Analysis 3 - Draw boxplot

You need to calculate the mean of the proportion of building, sky, tree, road, and sidewalk for walkable and unwalkable areas. For example, you need to calculate the mean of building category for each of walkable and unwalkable Census Tracts. Then, you need to calculate the mean of sky category for each of walkable and unwalkable Census Tracts. In total, you will have 10 mean values. Provide a brief description of your findings.

# TASK ////////////////////////////////////////////////////////////////////////
# Create boxplot(s) using ggplot2 package.

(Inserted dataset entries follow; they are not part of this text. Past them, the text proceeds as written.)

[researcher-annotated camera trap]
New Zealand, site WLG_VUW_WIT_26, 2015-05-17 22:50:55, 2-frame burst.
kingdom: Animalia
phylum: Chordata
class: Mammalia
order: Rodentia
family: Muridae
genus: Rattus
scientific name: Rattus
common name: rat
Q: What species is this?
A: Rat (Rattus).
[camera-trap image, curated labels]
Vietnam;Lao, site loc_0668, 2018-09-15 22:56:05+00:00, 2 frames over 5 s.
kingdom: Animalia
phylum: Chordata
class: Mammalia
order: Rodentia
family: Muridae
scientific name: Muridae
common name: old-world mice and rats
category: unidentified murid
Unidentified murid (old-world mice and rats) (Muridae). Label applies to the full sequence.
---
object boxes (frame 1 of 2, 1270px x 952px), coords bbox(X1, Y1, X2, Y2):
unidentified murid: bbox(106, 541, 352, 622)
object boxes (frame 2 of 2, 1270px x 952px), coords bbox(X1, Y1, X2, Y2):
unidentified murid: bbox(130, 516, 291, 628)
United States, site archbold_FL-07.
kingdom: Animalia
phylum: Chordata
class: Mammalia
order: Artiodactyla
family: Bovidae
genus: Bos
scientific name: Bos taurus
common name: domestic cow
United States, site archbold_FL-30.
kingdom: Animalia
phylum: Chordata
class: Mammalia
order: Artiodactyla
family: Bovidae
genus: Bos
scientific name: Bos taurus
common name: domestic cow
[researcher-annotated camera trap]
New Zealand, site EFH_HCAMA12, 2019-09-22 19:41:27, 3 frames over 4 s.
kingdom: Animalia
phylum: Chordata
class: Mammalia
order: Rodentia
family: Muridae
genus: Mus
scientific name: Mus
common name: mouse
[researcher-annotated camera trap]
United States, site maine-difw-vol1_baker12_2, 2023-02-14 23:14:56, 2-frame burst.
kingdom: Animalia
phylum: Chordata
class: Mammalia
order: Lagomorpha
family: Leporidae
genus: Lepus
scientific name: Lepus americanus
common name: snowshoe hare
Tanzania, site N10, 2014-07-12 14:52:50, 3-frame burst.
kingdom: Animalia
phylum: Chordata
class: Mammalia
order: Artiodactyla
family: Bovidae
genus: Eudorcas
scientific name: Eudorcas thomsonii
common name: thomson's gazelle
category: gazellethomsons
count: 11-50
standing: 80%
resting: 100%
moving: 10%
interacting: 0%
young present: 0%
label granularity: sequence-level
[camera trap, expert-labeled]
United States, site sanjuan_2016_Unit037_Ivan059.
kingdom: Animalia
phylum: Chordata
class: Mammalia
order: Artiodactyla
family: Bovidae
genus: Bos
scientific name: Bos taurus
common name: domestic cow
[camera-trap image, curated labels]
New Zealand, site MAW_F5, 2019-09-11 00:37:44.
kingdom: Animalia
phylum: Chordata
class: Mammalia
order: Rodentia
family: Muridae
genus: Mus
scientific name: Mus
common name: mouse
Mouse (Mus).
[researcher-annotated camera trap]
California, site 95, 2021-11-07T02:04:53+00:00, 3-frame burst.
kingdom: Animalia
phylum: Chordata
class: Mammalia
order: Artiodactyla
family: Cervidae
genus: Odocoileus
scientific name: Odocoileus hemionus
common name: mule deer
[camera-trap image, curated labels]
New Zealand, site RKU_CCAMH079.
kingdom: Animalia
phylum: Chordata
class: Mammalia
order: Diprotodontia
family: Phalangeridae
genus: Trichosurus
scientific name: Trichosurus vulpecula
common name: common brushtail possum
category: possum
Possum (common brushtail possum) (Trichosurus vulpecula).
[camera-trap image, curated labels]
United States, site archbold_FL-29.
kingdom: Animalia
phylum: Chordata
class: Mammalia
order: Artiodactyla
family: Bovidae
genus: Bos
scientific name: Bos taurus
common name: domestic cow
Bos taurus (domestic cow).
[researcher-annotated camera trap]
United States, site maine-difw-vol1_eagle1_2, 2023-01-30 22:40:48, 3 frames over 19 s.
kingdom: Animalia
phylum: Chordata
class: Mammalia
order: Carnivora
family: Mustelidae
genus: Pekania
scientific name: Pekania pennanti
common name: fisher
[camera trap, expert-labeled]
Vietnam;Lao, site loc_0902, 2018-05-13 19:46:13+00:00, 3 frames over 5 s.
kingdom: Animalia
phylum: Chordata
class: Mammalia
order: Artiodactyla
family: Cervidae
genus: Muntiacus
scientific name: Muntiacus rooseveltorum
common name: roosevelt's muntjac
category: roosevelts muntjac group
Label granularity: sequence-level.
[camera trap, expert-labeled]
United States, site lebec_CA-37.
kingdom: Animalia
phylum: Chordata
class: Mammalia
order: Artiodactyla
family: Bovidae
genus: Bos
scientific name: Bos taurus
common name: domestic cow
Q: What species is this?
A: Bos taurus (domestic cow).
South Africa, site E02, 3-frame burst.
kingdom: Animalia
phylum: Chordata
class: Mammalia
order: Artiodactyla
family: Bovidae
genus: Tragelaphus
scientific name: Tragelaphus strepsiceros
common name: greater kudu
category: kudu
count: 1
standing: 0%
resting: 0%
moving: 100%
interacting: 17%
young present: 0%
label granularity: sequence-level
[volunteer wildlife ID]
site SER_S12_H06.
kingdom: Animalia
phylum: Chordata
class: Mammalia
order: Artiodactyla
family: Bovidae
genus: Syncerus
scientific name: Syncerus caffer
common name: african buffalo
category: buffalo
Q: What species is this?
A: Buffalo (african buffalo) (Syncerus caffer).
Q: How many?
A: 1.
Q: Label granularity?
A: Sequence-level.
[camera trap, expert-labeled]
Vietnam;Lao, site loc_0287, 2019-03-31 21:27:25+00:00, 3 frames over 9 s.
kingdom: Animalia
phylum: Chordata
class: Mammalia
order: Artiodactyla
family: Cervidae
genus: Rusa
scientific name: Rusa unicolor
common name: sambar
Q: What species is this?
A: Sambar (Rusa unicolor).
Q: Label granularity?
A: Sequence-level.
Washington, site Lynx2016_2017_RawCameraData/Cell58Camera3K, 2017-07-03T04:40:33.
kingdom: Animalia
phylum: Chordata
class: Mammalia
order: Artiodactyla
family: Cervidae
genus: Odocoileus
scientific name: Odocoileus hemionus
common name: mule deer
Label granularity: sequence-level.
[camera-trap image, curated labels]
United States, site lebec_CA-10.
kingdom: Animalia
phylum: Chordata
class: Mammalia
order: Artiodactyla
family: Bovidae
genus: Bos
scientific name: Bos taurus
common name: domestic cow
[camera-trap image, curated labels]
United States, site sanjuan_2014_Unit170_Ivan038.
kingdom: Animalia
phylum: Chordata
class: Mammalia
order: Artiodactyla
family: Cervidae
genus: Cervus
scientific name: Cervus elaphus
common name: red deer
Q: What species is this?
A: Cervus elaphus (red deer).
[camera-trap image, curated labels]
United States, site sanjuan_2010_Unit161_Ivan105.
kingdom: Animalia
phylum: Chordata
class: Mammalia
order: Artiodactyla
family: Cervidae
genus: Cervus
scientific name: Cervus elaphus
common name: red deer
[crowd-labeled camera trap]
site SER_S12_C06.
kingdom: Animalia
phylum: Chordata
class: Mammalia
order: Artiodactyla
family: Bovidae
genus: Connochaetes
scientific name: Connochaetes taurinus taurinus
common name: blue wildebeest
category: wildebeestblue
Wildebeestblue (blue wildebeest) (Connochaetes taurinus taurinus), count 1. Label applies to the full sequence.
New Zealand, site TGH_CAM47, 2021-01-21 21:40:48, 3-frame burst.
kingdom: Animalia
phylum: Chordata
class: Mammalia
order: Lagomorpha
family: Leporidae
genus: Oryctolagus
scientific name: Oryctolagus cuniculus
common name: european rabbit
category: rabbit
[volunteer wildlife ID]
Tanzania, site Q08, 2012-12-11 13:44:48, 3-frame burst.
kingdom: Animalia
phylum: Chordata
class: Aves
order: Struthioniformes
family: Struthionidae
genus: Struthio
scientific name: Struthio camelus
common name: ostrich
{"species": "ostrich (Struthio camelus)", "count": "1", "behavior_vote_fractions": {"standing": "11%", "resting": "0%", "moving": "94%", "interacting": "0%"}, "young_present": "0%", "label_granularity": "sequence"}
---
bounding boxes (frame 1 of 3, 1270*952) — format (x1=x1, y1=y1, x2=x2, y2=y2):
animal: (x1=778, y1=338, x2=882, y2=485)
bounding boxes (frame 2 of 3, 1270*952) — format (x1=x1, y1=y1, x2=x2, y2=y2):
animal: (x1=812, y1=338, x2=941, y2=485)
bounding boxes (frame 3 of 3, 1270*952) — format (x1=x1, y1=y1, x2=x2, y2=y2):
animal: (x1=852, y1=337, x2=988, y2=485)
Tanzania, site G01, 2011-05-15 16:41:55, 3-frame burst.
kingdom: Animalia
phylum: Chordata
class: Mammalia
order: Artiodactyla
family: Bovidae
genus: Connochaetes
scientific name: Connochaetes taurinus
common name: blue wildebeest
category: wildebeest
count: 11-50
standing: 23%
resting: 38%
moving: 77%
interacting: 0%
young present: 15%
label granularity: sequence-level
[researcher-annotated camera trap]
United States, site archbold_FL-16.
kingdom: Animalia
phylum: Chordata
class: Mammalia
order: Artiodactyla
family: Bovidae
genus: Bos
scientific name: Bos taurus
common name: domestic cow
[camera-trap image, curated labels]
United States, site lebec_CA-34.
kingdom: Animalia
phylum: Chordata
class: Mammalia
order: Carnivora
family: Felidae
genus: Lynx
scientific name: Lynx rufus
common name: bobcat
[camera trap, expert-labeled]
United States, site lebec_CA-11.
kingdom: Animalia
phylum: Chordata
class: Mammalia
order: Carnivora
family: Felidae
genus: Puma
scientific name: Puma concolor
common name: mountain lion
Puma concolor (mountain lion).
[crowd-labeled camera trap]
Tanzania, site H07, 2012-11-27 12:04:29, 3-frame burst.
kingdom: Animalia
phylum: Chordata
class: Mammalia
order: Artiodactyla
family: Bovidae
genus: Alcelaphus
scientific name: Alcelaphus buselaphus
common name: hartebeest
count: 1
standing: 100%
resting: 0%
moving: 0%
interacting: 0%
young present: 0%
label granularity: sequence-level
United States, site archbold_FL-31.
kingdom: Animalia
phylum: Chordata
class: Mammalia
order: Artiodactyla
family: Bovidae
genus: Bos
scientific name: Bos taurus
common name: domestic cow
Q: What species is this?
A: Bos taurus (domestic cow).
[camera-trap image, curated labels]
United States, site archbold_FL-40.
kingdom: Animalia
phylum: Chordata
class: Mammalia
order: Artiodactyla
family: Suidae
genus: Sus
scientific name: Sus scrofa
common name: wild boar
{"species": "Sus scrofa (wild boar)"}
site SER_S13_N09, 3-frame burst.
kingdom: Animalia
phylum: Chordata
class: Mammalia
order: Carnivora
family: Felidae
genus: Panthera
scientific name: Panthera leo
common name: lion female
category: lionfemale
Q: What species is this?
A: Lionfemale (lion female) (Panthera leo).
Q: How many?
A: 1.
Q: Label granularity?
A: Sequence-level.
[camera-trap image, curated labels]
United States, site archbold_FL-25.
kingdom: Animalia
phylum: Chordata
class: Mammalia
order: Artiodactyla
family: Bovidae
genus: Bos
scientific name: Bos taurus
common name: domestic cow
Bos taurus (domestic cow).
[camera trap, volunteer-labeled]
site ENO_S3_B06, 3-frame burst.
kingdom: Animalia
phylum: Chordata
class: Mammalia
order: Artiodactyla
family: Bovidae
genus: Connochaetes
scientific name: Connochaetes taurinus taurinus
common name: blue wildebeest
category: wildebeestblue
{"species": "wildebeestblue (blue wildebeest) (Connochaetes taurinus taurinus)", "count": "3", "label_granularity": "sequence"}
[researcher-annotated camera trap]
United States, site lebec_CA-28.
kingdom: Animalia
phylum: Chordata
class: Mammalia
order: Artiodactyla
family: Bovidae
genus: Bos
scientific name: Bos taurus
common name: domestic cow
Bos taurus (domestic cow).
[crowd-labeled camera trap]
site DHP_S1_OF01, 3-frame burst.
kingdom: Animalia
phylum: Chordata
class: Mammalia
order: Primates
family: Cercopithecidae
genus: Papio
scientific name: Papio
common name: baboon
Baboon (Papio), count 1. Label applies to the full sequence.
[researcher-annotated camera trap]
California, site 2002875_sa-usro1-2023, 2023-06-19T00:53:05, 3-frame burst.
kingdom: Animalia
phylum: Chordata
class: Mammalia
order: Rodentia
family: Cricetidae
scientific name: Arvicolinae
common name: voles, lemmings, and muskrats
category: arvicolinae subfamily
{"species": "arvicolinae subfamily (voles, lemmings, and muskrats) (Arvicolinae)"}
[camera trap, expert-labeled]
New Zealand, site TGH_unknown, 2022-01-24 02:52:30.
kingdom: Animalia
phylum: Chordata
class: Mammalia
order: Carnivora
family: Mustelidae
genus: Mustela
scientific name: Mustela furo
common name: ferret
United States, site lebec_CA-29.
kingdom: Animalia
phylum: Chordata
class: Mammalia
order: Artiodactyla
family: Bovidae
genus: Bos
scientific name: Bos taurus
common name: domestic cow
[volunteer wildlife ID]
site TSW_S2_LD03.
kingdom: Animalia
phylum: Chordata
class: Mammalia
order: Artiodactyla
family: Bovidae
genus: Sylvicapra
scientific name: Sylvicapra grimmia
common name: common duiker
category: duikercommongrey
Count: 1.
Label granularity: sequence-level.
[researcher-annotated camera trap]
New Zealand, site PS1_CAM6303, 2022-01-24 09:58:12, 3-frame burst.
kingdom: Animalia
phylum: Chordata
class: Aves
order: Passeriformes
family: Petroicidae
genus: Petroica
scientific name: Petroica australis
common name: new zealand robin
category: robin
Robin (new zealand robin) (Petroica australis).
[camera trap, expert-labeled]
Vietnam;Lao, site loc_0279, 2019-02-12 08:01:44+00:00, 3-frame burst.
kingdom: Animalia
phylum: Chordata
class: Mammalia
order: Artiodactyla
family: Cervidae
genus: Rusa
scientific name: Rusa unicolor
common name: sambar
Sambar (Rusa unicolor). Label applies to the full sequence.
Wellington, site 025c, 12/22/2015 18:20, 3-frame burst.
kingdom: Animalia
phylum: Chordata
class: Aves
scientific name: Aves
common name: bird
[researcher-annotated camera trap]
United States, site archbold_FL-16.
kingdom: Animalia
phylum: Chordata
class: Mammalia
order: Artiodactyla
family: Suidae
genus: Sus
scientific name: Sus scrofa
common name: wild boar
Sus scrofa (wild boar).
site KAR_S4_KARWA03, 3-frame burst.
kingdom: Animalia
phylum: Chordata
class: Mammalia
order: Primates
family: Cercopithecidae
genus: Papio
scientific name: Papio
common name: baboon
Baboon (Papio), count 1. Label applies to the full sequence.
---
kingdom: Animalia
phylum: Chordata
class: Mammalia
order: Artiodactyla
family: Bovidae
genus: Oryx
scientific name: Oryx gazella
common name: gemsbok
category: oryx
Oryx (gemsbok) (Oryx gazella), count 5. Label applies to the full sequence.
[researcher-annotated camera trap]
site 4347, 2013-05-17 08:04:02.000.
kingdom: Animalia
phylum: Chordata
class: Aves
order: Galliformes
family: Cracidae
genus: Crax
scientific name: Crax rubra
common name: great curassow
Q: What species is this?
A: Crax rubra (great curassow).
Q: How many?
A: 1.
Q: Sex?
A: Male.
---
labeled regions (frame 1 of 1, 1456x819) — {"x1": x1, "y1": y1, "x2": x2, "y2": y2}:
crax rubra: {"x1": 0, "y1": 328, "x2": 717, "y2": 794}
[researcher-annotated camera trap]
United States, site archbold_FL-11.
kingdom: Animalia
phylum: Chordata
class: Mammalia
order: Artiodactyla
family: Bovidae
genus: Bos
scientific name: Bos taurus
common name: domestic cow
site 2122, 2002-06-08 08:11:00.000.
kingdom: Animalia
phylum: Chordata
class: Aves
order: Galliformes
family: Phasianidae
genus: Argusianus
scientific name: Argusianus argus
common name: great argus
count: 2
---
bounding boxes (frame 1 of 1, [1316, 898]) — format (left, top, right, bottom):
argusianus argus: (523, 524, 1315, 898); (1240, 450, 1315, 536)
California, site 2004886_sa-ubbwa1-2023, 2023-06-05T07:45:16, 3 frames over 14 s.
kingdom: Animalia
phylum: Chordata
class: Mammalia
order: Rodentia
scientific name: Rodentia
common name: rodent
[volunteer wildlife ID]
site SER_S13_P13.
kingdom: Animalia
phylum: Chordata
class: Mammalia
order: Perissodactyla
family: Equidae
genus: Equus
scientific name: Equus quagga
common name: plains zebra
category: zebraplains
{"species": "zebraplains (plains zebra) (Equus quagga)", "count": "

edges_seg_output_longer <- edges_seg_output_final %>%
    pivot_longer(
      cols = pct_building:pct_sidewalk,
        names_to = "Image_Elements",
        values_to = "Percentages"
      )

ggplot(data = edges_seg_output_longer %>%
         separate(col = "Image_Elements", into=c("Image_Elements"),sep=", ") %>%
         drop_na(Image_Elements)
       ) +
  geom_boxplot(mapping = aes(x = is_walkable, y = Percentages), color="black",   outlier.size = 0.5, lwd=0.25) +
       labs(x = "",
            y = "Percentage",
            title = "Boxplots Comparing Image Elements",
            subtitle = "Walkable vs. Unwalkable Census Tracts")+
       facet_wrap(~Image_Elements, scales = "free_y", 
                  labeller = labeller(Image_Elements = 
    c("pct_building" = "Building",
      "pct_sky" = "Sky",
      "pct_tree" = "Trees",
      "pct_road" = "Roads",
      "pct_sidewalk" = "Sidewalks"))) +
       theme_bw()

# //TASK //////////////////////////////////////////////////////////////////////

Analysis: The box plots reveal similar findings to the previous two analyses, showing comparable feature densities between the two areas. Roads are distributed similarly across both walkable and unwalkable census tracts, while buildings and sidewalks show notable differences, with higher amounts in walkable areas. Sky and trees also have similar distribution patterns; however, there is significantly more visible sky and tree coverage in unwalkable tracts compared to walkable ones. Overall, walkable tracts tend to have a higher presence of buildings and sidewalks, whereas unwalkable tracts are characterized by more natural elements like sky and trees.